Бестолковый телефонный разговор с Игорем. Сейчас он бросает работу и едет — с другого конца города. А я все сижу в чем-то мягком и держу у щеки пустую после его голоса телефонную трубку. Теперь уже можно быть бестолковой. Мать хлопочет на кухне. Надо выйти к ней, что-нибудь помочь. Глупости — помочь! — я же не помню даже, как это делается и где что в доме лежит. Просто крутиться у нее под руками и быть рядом. Вместо этого подхожу к зеркалу. Вот вы, значит, какая, сударыня! В тюрьме зеркало не положено, за последние три месяца я видела себя только один раз в случайно открытой зеркальной двери какого-то кабинета. Худенький стриженый мальчик. Глаза, оказывается, совсем темные.
И нечего удивляться, что я предложила гебисту кофе — это я победитель, а не он! Сейчас приедет Игорь, ввалятся в дверь друзья, и мне хорошо будет смотреть им в глаза: все в порядке, за эти четыре с лишним года не стыдно. Я им все расскажу (я еще не знаю, как это, оказывается, трудно — рассказывать все — так захочется страшное пропустить и говорить про одно смешное!). И сейчас, более полугода спустя, когда я берусь за эту книгу, кто-то тихонько скулит в закоулке моей души: ну не надо, не вспоминай, будет с тебя! Но я вспомню. Я знаю, что надо.
Глава вторая
Седьмой месяц я живу как королева. Передо мной забегают вперед и распахивают двери — камеры, следственного кабинета, зала суда… Закрывать их за собой мне тоже не приходится. Пешком я теперь не хожу — разве только по коридору, с соответствующей осанкой. А так меня возят.

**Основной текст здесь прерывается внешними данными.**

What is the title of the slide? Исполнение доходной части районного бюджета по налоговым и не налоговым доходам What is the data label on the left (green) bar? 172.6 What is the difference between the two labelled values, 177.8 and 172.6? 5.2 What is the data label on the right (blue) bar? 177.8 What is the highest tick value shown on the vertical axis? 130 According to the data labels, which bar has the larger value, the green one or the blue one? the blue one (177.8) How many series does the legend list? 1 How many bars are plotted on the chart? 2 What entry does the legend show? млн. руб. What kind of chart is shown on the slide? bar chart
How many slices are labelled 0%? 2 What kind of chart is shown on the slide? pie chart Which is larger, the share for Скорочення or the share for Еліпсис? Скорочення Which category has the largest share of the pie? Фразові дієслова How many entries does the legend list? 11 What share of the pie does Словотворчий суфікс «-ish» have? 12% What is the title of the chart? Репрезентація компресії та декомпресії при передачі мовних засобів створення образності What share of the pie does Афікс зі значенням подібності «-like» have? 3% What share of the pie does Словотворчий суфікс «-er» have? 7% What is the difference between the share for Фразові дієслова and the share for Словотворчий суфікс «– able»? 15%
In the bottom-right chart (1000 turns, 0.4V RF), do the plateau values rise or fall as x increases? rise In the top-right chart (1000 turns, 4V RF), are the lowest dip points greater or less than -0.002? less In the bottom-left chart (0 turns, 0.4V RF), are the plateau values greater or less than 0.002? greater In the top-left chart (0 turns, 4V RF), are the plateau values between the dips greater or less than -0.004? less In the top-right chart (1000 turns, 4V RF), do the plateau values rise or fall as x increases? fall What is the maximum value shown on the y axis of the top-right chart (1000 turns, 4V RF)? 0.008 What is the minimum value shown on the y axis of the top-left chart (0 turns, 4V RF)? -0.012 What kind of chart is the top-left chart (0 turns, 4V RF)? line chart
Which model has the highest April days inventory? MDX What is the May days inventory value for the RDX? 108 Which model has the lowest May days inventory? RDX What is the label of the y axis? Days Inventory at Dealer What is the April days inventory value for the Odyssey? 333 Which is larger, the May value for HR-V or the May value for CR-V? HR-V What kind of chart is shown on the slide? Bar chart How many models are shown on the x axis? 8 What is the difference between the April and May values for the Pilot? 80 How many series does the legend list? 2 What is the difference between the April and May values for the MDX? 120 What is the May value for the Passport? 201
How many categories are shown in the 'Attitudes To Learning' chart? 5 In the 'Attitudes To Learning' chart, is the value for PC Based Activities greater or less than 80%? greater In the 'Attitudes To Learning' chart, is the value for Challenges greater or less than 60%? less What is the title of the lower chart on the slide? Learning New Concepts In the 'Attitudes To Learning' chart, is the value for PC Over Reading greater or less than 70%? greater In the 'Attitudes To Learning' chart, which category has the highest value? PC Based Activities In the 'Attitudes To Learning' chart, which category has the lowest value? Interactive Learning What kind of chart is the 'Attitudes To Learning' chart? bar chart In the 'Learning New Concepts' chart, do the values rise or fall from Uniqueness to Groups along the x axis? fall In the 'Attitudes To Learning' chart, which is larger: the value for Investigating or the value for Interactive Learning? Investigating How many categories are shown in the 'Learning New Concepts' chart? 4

На меня одну приходится прорва обслуги, даже для того, чтобы очинить карандаш, вызывают прапорщика. В получении королевой пары носков из собственных вещей участвует уйма народу, включая начальника тюрьмы (он должен подписывать все бумаги, а на пару носков, конечно, составляется бумага). Тюрьма моя называется «Следственный изолятор КГБ», а во время войны она называлась тюрьмой гестапо. У меня тут первая в моей жизни собственная, отдельная комната, и даже с меблировкой: железная койка, тумбочка, параша… Королевские бумаги ввиду их особой государственной важности регулярно пересматриваются «компетентными лицами». Поэтому мой первый тюремный сборник стихов у меня не на бумаге, а в голове, вызубренный наизусть. Головы в принципе тоже подлежат исследованию в этом учреждении, но здешним принципам пришлось отступить перед моим «вето». Это довольно дорогостоящая привилегия, но зато она дает право осанки. Уж извольте примириться с этим, господа, такова моя воля.